BD Law Commission chief criticises SC verdict on 16th constitutional amendment

BD Law Commission chief criticises SC verdict on 16th constitutional amendment

SAM Report,

Bangladesh Law Commission Chairman Justice ABM Khairul Haque has censured the Supreme Court verdict that declared illegal the 16th Amendment to the Constitution.

Former chief justice Haque heavily criticised some of the observations made by current Chief Justice Surendra Kumar Sinha at a media briefing on Wednesday.

The verdict for taking away parliament’s powers to sack top judges appears “preconceived” to the Law Commission chief.

Some of Chief Justice Sinha’s comments on MPs were “irrelevant” and the terms he used were “immature”, his former colleague at the top appeals court added.

Bangladesh being a people’s republic gives public representatives the authority to hold judges accountable, but that is no longer the case because of the Supreme Court’s verdict, said Haque.

“The constitution says this is the People’s Republic of Bangladesh. But after this verdict, it seems our country is going to be the Judges’ Republic of Bangladesh.”

“This is the first verdict I saw which goes back to martial law over the original constitution.”

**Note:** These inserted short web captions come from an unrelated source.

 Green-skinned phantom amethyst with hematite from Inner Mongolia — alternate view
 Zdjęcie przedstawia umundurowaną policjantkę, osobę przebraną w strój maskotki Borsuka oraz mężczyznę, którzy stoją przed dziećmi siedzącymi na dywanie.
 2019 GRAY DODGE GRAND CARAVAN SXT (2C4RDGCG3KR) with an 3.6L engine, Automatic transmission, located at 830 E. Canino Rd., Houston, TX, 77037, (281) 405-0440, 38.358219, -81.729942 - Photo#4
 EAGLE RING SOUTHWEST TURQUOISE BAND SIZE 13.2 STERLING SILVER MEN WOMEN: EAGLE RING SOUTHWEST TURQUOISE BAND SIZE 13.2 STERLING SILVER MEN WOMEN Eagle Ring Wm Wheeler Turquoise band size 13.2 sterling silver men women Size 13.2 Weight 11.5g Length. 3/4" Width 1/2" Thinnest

The verdict’s observation sidesteps the main subject to comment on parliament, electoral commission and the state of society, said Haque, who was chief justice from 2010 to 2011.

“If the honourable chief justice says the parliament is immature and its members uneducated, then I have to say, as per obvious logic, that the judges too are immature. Because they also talked about MPs in their verdict, which they didn’t need to.”

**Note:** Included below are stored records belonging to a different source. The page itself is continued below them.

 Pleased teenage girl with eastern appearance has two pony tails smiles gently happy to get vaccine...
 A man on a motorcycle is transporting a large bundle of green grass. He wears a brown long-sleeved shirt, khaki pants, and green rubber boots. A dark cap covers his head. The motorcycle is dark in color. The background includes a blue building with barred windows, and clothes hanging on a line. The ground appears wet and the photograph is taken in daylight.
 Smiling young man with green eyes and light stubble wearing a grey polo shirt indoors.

The lack of mutual respect and use of unparliamentary language in criticisms show immaturity on both sides, said the Law Commission chief.

Justice Haque warned against the move taken to revive the Supreme Judicial Council for sacking top judges, in the absence of a law, which, he said, should have followed the court’s verdict on 16th amendment.

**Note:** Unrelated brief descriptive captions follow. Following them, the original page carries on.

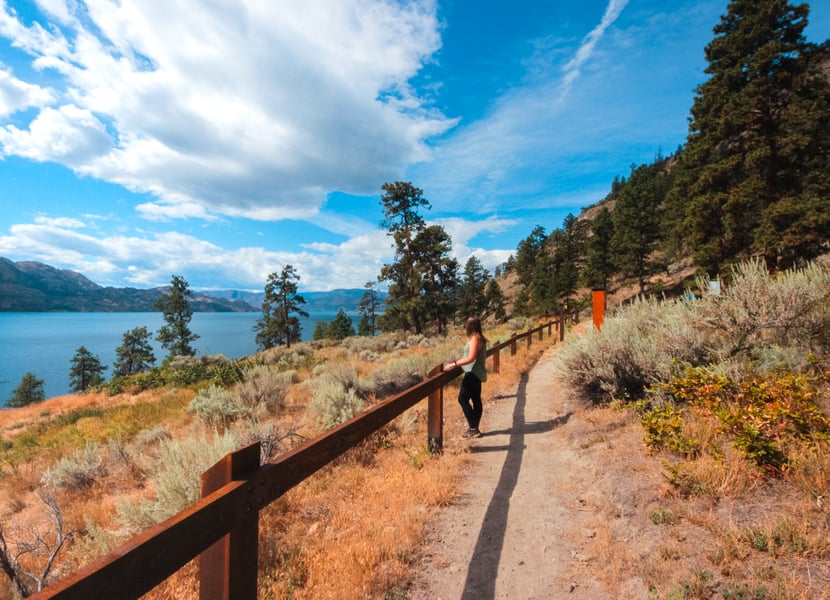 Woman on the Goat's Peak hiking trail, standing next to a wooden fence with views of Okanagan Lake.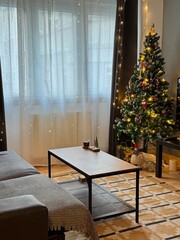 A living room decorated for the New Year, Christmas, and with a Christmas tree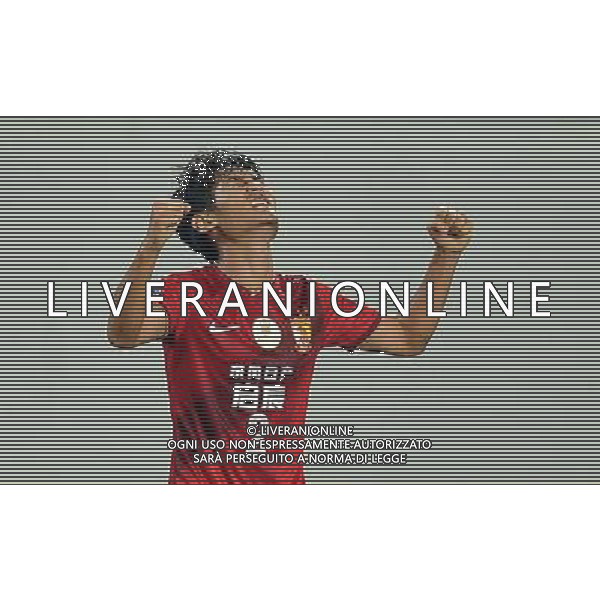 (140318) -- GUANGZHOU, March 18, 2014 () -- Liao Lisheng of Guangzhou Evergrande of China, celebrates after scoring during the group G match of 2014 AFC Champions League against Jeonbuk Hyundai Motors of South Korea in Guangzhou, capital of south China\'s Guangdong Province, March 18, 2014. Guangzhou Evergrande won 3-1. (/Liu Dawei) AG ALDO LIVERANI SAS ONLY ITALY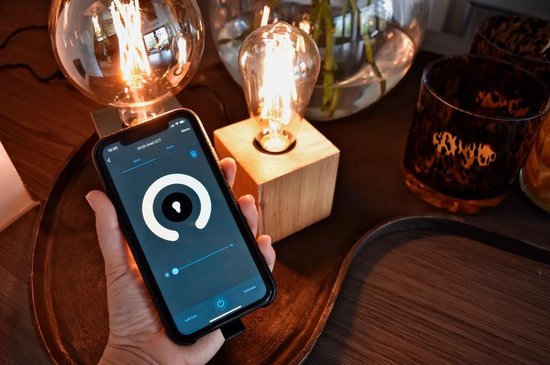 Hand houdt smartphone vast met Calex app, naast een glazen lamp en een houten lampvoet met gloeiende ledlamp.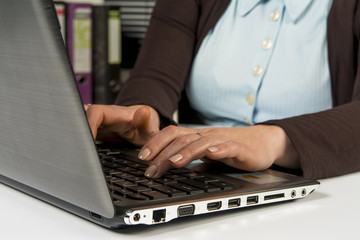 The girl in the office at work at the keyboard.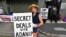 FILE - Anti-Adani coal mine protestor Rae Sheridan is seen outside the LNP (Liberal National Party) headquarters in Brisbane, April 11, 2019. The protestors are trying to stop the building of Adani's Carmichael coal mine. 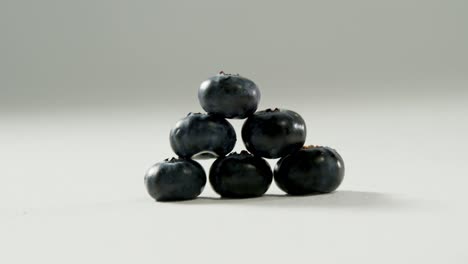 Blueberries-heap-arranged-on-white-background-4K-4k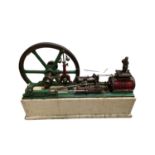 A large single cylinder horizontal stationary steam engine, mounted to composite base, together with
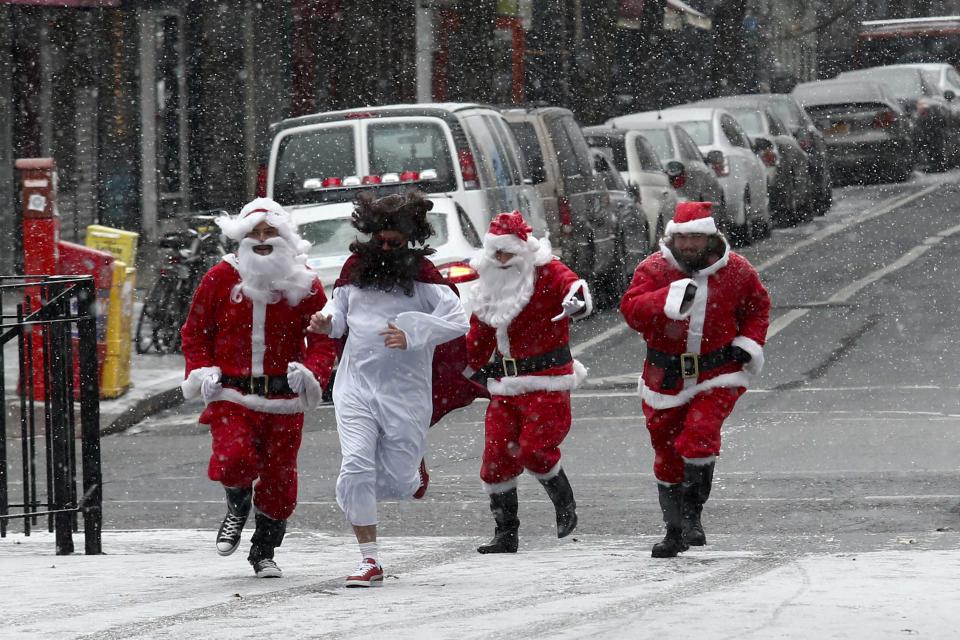 Revellers dressed as Santa Claus run in park during the SantaCon event in New York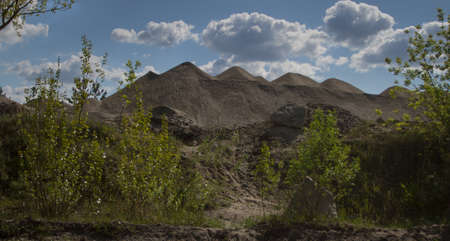 Huge mountains towering heaps of waste to tens of meters above the roadの写真素材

“When there wasn’t any Supreme Judicial Council, the judiciary was still independent,” he pointed out.

The verdict without being specific said that the judiciary’s independence is at stake without the Supreme Judicial Council, he said. “My statement is clear, there is no relationship between the council and the judiciary’s independence.

“Moreover, it is being used as a weapon disguised as the judiciary’s independence.”

The amendment to Article-96 of the Constitution brought about by parliament on Sept 17 of 2014, which had returned to MPs the power to sack judges over incapacity, is known as the 16th Constitutional Amendment.

The move was declared illegal by High Court last year following a writ petition. The verdict was then upheld by the Appellate Division on Jul 3 in a major blow to the government.

On Aug 1, a 799-page copy of the full verdict was released. It showed that the court has brought back the Supreme Judicial Council by reinstating six sections under Article-96.

The council headed by the chief justice will investigate a judge accused of misconduct or incapacity, and then recommend his or her removal to the president.

The Appellate Division formed a new 39-point code of conduct for judges, any violation of which would be considered misconduct.

The council convened for its first meeting at the chief justice’s office on Sunday, according to reports in the media.

“Before this verdict, and even before the hearing … I noticed how judges were making derogatory remarks about parliament members. So did they already have an idea about MPs being ineffective, immature, uneducated and ignorant before reaching their verdict?,” asked the Law Commission chief.

“This notion was already there, there is no need to hold hearings for it. Whatever it may be, this is certainly not how a judge should behave.”

The government is yet to provide an official reaction to the verdict. Law Minister Anisul Huq is scheduled to brief the media on Thursday.